Task prompt:
Copy out every line of the data below word for word, with no changes.

** BEGIN Material shown **

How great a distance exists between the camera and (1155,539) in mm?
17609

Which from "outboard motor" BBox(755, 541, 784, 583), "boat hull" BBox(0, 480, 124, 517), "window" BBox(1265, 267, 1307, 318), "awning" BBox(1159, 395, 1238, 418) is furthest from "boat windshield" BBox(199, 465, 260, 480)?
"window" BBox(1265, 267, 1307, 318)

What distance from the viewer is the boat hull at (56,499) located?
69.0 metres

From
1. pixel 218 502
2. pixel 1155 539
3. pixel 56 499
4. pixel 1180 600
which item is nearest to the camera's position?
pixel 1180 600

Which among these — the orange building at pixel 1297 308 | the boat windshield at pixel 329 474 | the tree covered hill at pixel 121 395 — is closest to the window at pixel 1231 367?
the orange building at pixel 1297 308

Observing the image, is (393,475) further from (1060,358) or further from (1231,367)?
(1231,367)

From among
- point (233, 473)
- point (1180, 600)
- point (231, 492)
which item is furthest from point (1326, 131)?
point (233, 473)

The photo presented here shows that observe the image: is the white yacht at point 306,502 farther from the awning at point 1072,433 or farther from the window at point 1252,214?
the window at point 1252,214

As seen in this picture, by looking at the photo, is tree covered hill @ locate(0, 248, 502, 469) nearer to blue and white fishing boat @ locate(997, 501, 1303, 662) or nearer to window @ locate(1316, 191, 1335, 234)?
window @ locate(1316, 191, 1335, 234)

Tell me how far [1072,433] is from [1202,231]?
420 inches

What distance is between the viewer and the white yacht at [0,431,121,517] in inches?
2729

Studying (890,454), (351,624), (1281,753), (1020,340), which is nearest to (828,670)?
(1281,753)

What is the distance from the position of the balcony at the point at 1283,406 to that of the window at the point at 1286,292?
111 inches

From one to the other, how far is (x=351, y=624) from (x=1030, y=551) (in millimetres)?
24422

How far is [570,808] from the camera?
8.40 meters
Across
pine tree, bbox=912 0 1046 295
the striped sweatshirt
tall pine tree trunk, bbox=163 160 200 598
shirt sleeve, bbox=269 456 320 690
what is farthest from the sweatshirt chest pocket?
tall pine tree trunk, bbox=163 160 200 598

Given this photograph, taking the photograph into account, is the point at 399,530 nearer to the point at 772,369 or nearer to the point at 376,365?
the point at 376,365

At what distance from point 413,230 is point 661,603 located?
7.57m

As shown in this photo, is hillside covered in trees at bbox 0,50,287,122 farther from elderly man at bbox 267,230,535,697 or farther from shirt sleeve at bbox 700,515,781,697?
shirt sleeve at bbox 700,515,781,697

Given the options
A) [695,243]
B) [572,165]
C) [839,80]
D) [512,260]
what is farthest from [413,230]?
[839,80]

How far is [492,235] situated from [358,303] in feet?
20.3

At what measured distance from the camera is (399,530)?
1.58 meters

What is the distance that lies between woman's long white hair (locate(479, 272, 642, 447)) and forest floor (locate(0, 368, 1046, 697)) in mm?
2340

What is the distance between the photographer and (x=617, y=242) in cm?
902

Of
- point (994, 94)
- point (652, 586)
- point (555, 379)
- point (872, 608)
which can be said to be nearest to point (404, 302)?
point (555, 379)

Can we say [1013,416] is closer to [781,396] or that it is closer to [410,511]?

** END Material shown **

Exercise result:
How great a distance exists between the camera and (1155,539) in mm?
17609

Which from "outboard motor" BBox(755, 541, 784, 583), "boat hull" BBox(0, 480, 124, 517), "window" BBox(1265, 267, 1307, 318), "awning" BBox(1159, 395, 1238, 418) is furthest from "boat windshield" BBox(199, 465, 260, 480)?
"window" BBox(1265, 267, 1307, 318)

What distance from the viewer is the boat hull at (56,499) located?
69.0 metres

From
1. pixel 218 502
2. pixel 1155 539
3. pixel 56 499
4. pixel 1180 600
which item is nearest to the camera's position?
pixel 1180 600

Which among these — the orange building at pixel 1297 308 | the boat windshield at pixel 329 474 | the tree covered hill at pixel 121 395 — is closest to the window at pixel 1231 367?
the orange building at pixel 1297 308

Observing the image, is (393,475) further from (1060,358) or further from (1231,367)?
(1231,367)

From among
- point (233, 473)
- point (1180, 600)
- point (231, 492)
which item is furthest from point (1326, 131)?
point (233, 473)

The photo presented here shows that observe the image: is the white yacht at point 306,502 farther from the awning at point 1072,433 or farther from the window at point 1252,214?
the window at point 1252,214

As seen in this picture, by looking at the photo, is tree covered hill @ locate(0, 248, 502, 469) nearer to blue and white fishing boat @ locate(997, 501, 1303, 662) or nearer to window @ locate(1316, 191, 1335, 234)?
window @ locate(1316, 191, 1335, 234)

Tell me how far [1072,433] is from [1202,231]?
420 inches

What distance is between the viewer and the white yacht at [0,431,121,517] in inches?
2729

Studying (890,454), (351,624), (1281,753), (1020,340), which is nearest to (828,670)?
(1281,753)

What is the distance from the position of the balcony at the point at 1283,406 to that of the window at the point at 1286,292?
111 inches

From one to the other, how far is (x=351, y=624) from (x=1030, y=551) (in millimetres)?
24422

How far is [570,808] from the camera?
8.40 meters
Across
pine tree, bbox=912 0 1046 295
the striped sweatshirt
tall pine tree trunk, bbox=163 160 200 598
shirt sleeve, bbox=269 456 320 690
what is farthest from the sweatshirt chest pocket?
tall pine tree trunk, bbox=163 160 200 598

Given this photograph, taking the photograph into account, is the point at 399,530 nearer to the point at 772,369 or nearer to the point at 376,365?
the point at 376,365

At what distance from point 413,230 is point 661,603 located?
7.57m

As shown in this photo, is hillside covered in trees at bbox 0,50,287,122 farther from elderly man at bbox 267,230,535,697 or farther from shirt sleeve at bbox 700,515,781,697?
shirt sleeve at bbox 700,515,781,697

Given the options
A) [695,243]
B) [572,165]
C) [839,80]
D) [512,260]
what is farthest from [413,230]?
[839,80]

How far is [492,235] situated from [358,303] in feet?
20.3

At what measured distance from the camera is (399,530)?
1.58 meters

What is the distance that lies between woman's long white hair (locate(479, 272, 642, 447)) and forest floor (locate(0, 368, 1046, 697)) in mm?
2340

What is the distance between the photographer and (x=617, y=242) in cm?
902

Of
- point (994, 94)
- point (652, 586)
- point (555, 379)
- point (872, 608)
which can be said to be nearest to point (404, 302)?
point (555, 379)

Can we say [1013,416] is closer to [781,396] or that it is closer to [410,511]?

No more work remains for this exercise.